**DOKUMENTAUSSCHNITT**
Warum war die Disziplin bei Olympia bislang noch nicht vertreten?

Gute Frage. Den olympischen Gedanken verkörpert das Skaten auf jeden Fall sehr. Man respektiert nicht nur seine Konkurrenten, sondern freut sich auch mit ihnen, wenn außergewöhnliche Tricks gelingen. Wahrscheinlich war’s bislang einfach nicht genug Mainstream.

Allerdings gibt es auch kritische Stimmen aus der älteren Generation, die befürchten, Olympia führe zu einer Kommerzialisierung.

Dieser Prozess ist doch längst da! Die Werbung hat das Skaten längst für ihre Zwecke vereinnahmt. Und die großen Fahrer der Szene haben alle Sponsoren wie Red Bull, Adidas, Nike und so weiter. Ich könnte Ihnen noch zehn andere aufzählen. Die „alte Generation“, die Ende der 80er und in den 90ern die Anlagen befahren hat, hängt noch sehr an dieser totalen individuellen Freiheit. Nur haben sich die Zeiten geändert. Heute brauchst du eben Sponsoren, um an regulierten Contests teilnehmen zu können. Dass Olympia dieses Geschäft eher befördern wird, liegt auf der Hand. Dem Sport an sich tut es aber gut.

**NACHFOLGENDE DATEN**

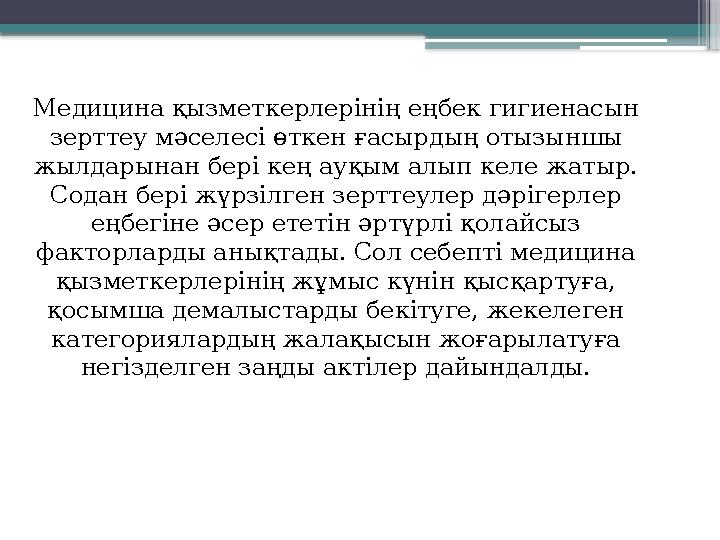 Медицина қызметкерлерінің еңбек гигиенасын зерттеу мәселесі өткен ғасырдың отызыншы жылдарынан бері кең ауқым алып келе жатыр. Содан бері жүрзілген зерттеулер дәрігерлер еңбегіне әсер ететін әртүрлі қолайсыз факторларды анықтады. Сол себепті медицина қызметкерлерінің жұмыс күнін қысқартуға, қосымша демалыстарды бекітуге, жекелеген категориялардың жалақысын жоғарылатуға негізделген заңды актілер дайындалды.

**ZU ERLEDIGENDE AUFGABE**
Setzen Sie den Text über das Skaten bei Olympia im Anschluss an seinen letzten Satz fort.

**ERWARTETE ANTWORT**
Passt das Skater-Image des coolen, lässigen Helden, der im Schlabberlook abhängt, überhaupt zu Olympia?

Das entscheiden letztlich die Zuschauer, die sich das anschauen wollen oder eben nicht.

Profitieren womöglich die alten Skatermarken wie Titus von dieser Beförderung des Sports zu den Olympischen Sommerspielen?

Titus geht es immer noch gut, die haben in Deutschland rund 40 Läden. Dass die Onlinekonkurrenz natürlich alles erschwert, ist überall so. Die Skatermarken verdienen allein mit dem Verkauf von Brettern so gut wie nichts. Wichtig – gerade was die größte Marktgruppe der 10- bis 25-Jährigen betrifft – sind Klamotten und Schuhe. Die Big Player wie Adidas oder Nike können in diesem Bereich deutlich mehr bewegen. So funktioniert nun mal der Kapitalismus.